*** Opening Extract provided ***

Text Summarization Model with Seq2Seq and LSTM
This model is a sequence-to-sequence (seq2seq) model for text summarization. It uses a bidirectional LSTM encoder and an LSTM decoder to generate summaries from input articles. The model was trained on a dataset with sequences of length up to 800 tokens.
Dataset
CNN-DailyMail News Text Summarization from kaggle
Model Architecture
Encoder
- Input Layer: Takes input sequences of length
max_len_article
. - Embedding Layer: Converts input sequences into dense vectors of size 100.
- Bidirectional LSTM Layer: Processes the embedded input, capturing dependencies in both forward and backward directions. Outputs hidden and cell states from both directions.
- State Concatenation: Combines forward and backward hidden and cell states to form the final encoder states.
Decoder
- Input Layer: Takes target sequences of variable length.
- Embedding Layer: Converts target sequences into dense vectors of size 100.
- LSTM Layer: Processes the embedded target sequences using an LSTM with the initial states set to the encoder states.
- Dense Layer: Applies a Dense layer with softmax activation to generate the probabilities for each word in the vocabulary.
Model Summary
Layer (type) | Output Shape | Param # | Connected to |
---|---|---|---|
input_1 (InputLayer) | [(None, 800)] | 0 | - |
embedding (Embedding) | (None, 800, 100) | 47,619,900 | input_1[0][0] |
bidirectional | [(None, 200), | 160,800 | embedding[0][0] |
(Bidirectional) | (None, 100), | ||
(None, 100), | |||
(None, 100), | |||
(None, 100)] | |||
input_2 (InputLayer) | [(None, None)] | 0 | - |
embedding_1 | (None, None, 100) | 15,515,800 | input_2[0][0] |
(Embedding) | |||
concatenate | (None, 200) | 0 | bidirectional[0][1] |
(Concatenate) | bidirectional[0][3] | ||
concatenate_1 | (None, 200) | 0 | bidirectional[0][2] |
(Concatenate) | bidirectional[0][4] | ||
lstm | [(None, None, 200), | 240,800 | embedding_1[0][0] |
(LSTM) | (None, 200), | concatenate[0][0] | |
(None, 200)] | concatenate_1[0][0] | ||
dense (Dense) | (None, None, 155158) | 31,186,758 | lstm[0][0] |
Total params: 94,724,060
Trainable params: 94,724,058
Non-trainable params: 0
Training
The model was trained on a dataset with sequences of length up to 800 tokens using the following configuration:
- Optimizer: Adam
- Loss Function: Categorical Crossentropy
- Metrics: Accuracy
Training Loss and Validation Loss
Epoch | Training Loss | Validation Loss | Time per Epoch (s) |
---|---|---|---|
1 | 3.9044 | 0.4543 | 3087 |
2 | 0.3429 | 0.0976 | 3091 |
3 | 0.1054 | 0.0427 | 3096 |
4 | 0.0490 | 0.0231 | 3099 |
5 | 0.0203 | 0.0148 | 3098 |
Test Loss
Test Loss |
---|
0.014802712015807629 |
Usage -- I will update this soon
To use this model, you can load it using the Hugging Face Transformers library:
from transformers import TFAutoModel
model = TFAutoModel.from_pretrained('your-model-name')

*** Closing Extract provided ***
*** Opening Extracted data ***

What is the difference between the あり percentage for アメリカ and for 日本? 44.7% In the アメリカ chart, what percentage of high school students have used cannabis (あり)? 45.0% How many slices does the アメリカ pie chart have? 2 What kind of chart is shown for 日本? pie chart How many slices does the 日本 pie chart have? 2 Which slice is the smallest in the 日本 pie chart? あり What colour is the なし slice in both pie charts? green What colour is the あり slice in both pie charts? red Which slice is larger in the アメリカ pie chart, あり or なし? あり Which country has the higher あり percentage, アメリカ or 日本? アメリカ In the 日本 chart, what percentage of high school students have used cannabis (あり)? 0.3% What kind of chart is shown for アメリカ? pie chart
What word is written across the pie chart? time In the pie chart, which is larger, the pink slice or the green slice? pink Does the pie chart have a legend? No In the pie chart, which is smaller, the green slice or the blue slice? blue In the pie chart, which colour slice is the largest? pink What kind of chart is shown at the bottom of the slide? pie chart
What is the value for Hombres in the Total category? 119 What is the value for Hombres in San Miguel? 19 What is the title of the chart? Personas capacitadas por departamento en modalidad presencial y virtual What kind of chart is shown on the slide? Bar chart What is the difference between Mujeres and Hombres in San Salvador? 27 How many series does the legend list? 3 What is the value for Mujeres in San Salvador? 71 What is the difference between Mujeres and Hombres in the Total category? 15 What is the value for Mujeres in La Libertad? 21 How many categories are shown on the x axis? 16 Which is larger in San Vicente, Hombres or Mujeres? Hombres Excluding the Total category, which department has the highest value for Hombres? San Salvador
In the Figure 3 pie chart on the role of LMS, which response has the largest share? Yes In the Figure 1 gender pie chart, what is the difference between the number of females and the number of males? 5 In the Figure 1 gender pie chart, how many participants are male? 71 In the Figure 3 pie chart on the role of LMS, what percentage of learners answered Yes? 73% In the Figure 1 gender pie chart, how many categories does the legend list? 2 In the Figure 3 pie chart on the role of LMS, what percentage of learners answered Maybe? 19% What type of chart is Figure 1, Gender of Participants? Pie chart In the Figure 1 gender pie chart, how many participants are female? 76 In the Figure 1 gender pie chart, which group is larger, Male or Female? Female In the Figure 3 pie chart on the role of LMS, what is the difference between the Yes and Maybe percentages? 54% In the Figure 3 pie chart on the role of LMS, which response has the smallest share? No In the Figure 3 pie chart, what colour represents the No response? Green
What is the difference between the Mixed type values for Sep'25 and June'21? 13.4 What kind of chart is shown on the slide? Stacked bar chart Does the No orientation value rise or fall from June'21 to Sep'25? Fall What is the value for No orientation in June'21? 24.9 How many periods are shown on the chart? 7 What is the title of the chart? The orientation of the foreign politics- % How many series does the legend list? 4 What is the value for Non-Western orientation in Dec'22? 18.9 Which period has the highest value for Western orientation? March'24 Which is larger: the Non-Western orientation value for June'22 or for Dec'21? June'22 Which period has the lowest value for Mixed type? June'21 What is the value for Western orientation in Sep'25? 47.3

*** Closing Extracted data ***

Problem set>
a – Which optimizer does the summarization model description list in the training configuration?
b – Rewrite the passage of the summarization model description starting at "- State Concatenation: Combines" and ending at "of variable length.", changing "final encoder states" to "combined encoder states".
c – Write what comes next in the summarization model description, picking up after its last line.
The data above is separate material and has no connection to the summarization model description.

Per-task answers>
a – Adam.

b –
- State Concatenation: Combines forward and backward hidden and cell states to form the combined encoder states.
Decoder
- Input Layer: Takes target sequences of variable length.

c –
from transformers import AutoTokenizer, TFAutoModelForSeq2SeqLM
tokenizer = AutoTokenizer.from_pretrained('your-model-name')
model = TFAutoModelForSeq2SeqLM.from_pretrained('your-model-name')
article = "Your input text here."
inputs = tokenizer.encode("summarize: " + article, return_tensors="tf", max_length=800, truncation=True)
summary_ids = model.generate(inputs, max_length=150, min_length=40, length_penalty=2.0, num_beams=4, early_stopping=True)
summary = tokenizer.decode(summary_ids[0], skip_special_tokens=True)
print(summary)